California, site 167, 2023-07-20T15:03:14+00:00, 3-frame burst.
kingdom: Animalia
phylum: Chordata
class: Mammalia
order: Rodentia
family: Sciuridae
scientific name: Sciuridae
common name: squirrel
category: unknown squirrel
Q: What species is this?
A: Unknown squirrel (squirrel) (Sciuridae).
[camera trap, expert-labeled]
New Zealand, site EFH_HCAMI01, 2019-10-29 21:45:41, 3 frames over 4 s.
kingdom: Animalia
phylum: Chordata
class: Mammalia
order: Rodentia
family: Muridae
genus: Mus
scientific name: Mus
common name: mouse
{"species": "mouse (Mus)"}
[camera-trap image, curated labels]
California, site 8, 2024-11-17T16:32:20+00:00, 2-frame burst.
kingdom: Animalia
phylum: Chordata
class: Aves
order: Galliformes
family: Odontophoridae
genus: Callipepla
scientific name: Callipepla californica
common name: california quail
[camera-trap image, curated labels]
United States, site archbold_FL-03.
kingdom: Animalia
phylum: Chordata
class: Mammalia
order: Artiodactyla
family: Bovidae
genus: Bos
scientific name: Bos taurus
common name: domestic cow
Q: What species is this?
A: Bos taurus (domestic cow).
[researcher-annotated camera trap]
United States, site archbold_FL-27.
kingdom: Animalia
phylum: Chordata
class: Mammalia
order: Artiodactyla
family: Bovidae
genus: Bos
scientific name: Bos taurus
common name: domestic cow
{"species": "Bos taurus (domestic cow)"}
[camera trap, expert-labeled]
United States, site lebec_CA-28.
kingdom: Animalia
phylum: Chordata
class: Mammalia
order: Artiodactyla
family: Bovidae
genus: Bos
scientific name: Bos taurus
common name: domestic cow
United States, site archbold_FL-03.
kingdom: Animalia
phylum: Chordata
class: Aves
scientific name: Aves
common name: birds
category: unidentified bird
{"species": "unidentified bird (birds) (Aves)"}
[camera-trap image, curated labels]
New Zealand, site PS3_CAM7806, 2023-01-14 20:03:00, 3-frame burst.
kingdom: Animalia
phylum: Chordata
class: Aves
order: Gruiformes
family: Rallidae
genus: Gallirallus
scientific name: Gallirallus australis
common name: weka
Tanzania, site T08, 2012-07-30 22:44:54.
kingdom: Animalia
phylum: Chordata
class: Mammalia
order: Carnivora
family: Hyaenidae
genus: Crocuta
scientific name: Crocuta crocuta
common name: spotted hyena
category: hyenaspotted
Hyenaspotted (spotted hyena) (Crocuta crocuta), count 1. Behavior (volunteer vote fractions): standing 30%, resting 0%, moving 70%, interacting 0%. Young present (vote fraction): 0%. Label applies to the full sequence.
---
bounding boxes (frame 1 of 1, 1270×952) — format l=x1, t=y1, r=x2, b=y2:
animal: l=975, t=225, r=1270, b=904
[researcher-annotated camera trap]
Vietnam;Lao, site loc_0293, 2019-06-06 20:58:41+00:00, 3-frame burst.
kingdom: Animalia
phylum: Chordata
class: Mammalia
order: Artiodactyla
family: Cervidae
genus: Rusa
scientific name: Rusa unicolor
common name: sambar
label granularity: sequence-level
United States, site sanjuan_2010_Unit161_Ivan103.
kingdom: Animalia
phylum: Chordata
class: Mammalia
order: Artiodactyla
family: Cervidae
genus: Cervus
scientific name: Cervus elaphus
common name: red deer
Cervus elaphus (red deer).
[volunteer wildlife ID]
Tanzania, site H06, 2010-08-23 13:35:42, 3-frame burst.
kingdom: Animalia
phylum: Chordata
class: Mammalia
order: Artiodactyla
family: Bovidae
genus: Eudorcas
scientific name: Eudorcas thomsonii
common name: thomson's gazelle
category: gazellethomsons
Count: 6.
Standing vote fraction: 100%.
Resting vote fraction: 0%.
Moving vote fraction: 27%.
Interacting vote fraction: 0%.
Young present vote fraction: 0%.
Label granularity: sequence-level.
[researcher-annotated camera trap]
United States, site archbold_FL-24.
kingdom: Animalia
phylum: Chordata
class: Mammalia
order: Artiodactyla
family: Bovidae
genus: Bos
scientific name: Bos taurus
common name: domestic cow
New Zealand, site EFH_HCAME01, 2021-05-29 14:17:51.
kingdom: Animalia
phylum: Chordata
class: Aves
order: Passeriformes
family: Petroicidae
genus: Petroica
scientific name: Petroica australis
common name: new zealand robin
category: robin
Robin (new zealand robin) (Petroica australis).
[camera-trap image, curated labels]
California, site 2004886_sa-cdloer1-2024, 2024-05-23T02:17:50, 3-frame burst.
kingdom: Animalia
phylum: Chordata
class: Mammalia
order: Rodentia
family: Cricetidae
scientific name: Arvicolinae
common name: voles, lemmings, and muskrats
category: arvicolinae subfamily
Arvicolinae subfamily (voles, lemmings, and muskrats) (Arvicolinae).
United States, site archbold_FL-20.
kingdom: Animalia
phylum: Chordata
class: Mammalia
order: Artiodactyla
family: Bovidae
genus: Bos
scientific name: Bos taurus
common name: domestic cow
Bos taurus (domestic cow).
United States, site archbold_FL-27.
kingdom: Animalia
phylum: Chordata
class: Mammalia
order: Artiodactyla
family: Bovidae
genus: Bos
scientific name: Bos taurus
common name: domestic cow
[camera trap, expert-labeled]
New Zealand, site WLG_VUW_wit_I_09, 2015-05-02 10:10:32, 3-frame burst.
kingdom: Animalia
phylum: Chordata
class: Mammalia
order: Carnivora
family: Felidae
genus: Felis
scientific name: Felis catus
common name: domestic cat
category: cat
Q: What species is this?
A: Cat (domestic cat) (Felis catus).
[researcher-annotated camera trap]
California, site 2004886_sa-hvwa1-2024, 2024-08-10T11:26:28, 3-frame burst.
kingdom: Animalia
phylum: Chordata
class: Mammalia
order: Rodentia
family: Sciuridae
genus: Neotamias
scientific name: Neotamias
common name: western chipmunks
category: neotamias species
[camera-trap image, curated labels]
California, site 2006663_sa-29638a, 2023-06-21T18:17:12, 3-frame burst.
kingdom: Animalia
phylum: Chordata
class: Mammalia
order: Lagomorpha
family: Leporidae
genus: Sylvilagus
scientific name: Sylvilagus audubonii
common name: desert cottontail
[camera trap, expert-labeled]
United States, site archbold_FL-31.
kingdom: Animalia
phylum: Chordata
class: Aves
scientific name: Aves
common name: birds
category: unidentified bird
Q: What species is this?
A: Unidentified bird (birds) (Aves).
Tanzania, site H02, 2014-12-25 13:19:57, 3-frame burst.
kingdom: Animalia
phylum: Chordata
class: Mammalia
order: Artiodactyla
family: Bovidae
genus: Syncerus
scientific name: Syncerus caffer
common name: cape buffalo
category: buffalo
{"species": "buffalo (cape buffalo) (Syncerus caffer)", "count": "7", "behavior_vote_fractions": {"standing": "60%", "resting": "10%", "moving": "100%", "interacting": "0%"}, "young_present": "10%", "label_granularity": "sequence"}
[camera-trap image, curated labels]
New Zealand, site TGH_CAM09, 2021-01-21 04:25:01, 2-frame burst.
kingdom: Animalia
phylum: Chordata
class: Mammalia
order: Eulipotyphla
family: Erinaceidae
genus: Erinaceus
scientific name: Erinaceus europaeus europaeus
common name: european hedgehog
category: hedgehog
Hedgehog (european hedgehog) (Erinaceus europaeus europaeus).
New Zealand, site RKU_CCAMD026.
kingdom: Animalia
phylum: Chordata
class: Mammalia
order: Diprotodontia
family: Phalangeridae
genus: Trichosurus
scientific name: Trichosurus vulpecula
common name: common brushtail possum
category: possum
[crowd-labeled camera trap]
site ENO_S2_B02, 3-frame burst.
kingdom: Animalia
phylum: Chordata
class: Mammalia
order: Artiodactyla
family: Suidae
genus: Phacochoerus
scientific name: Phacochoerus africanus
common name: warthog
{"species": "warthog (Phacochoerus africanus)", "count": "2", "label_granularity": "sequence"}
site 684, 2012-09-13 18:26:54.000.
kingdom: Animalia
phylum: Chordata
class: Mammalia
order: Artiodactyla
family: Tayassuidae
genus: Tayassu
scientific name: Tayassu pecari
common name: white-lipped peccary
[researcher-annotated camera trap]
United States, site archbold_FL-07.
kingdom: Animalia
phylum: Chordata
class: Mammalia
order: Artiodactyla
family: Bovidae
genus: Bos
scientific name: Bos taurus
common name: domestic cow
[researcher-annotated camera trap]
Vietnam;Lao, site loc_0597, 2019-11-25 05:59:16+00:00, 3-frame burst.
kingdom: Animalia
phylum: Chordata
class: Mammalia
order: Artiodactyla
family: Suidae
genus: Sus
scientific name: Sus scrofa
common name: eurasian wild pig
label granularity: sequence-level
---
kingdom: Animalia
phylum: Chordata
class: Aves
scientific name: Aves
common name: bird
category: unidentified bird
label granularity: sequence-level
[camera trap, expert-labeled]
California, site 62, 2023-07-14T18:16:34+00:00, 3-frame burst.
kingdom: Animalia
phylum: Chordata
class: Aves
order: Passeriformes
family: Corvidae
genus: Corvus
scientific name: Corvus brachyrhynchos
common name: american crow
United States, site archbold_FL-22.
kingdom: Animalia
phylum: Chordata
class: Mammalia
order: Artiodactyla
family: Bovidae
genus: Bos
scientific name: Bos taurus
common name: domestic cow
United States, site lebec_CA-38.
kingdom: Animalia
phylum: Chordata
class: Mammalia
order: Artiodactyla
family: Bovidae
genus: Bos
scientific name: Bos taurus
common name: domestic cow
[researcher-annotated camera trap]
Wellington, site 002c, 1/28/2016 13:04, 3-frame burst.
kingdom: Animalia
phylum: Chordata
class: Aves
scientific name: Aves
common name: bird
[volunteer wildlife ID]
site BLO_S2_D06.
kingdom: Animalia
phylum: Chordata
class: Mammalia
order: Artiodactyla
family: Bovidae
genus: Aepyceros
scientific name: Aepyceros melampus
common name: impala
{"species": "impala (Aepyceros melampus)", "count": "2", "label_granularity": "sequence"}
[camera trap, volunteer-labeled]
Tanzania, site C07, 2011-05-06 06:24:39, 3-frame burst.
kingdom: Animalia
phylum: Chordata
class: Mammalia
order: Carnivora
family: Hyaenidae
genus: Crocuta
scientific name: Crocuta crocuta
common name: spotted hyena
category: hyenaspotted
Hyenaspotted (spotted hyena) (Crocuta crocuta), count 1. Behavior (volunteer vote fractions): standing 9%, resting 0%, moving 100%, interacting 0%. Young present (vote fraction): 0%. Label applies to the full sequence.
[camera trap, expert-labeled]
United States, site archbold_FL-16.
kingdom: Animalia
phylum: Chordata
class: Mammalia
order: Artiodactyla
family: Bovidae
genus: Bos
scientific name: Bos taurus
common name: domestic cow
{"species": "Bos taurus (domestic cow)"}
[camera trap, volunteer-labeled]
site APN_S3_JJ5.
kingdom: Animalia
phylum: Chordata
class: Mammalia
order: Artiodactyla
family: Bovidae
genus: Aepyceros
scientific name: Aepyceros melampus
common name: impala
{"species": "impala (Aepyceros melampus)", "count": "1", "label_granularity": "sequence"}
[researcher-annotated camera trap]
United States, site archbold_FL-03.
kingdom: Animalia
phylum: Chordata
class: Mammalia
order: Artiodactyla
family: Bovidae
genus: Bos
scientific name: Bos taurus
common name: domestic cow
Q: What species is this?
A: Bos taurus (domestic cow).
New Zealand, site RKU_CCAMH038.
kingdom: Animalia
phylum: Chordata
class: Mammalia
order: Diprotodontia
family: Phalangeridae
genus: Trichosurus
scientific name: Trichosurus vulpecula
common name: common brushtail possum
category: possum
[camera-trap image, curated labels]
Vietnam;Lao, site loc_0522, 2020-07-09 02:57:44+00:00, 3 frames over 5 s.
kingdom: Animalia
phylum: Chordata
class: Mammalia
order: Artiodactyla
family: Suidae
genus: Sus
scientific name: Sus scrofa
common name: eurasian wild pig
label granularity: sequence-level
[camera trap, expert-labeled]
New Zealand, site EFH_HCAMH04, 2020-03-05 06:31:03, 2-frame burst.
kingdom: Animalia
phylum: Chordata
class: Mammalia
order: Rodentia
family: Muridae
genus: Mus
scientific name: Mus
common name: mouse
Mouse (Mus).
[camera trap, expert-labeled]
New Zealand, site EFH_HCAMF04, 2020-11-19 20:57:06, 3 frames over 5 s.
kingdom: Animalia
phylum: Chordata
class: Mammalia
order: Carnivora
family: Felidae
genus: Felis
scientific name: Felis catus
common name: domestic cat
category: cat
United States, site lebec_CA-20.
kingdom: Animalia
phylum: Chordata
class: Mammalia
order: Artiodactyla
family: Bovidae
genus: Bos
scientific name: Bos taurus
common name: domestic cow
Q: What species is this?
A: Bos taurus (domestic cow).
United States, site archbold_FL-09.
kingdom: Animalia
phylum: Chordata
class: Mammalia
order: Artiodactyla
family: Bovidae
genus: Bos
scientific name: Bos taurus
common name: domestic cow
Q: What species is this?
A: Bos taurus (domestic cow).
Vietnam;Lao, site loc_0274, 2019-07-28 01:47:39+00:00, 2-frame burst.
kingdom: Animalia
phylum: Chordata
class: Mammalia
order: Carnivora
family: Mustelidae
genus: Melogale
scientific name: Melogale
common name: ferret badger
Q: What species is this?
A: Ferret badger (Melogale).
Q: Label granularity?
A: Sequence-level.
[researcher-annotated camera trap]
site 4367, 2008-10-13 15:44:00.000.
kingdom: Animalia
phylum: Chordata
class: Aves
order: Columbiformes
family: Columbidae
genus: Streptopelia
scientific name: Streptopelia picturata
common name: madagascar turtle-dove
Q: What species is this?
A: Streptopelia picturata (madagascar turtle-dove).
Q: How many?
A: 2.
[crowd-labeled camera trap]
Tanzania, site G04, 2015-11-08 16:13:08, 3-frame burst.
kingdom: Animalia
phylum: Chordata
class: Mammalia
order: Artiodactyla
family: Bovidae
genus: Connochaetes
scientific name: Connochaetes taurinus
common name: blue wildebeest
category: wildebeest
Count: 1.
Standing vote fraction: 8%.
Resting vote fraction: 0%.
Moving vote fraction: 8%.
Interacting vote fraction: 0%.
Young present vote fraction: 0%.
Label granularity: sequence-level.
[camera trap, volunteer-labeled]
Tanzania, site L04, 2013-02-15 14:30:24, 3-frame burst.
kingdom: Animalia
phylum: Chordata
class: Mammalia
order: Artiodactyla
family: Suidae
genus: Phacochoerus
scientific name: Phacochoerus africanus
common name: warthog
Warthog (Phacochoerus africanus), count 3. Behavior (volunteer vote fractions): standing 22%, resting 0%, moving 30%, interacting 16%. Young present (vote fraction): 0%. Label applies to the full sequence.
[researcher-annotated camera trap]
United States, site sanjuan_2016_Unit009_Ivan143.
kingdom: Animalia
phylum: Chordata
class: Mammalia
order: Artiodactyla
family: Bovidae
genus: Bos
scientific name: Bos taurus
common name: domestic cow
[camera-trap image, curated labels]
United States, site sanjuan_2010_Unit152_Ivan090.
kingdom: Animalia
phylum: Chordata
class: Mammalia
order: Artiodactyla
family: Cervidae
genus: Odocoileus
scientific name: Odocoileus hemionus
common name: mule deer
★ ★ ★ ★
Assigned task: From the first line of the data above to the line holding "A: Unknown squirrel (squirrel) (Sciuridae).", reproduce each line exactly; emit no other lines.

Output of the task:
California, site 167, 2023-07-20T15:03:14+00:00, 3-frame burst.
kingdom: Animalia
phylum: Chordata
class: Mammalia
order: Rodentia
family: Sciuridae
scientific name: Sciuridae
common name: squirrel
category: unknown squirrel
Q: What species is this?
A: Unknown squirrel (squirrel) (Sciuridae).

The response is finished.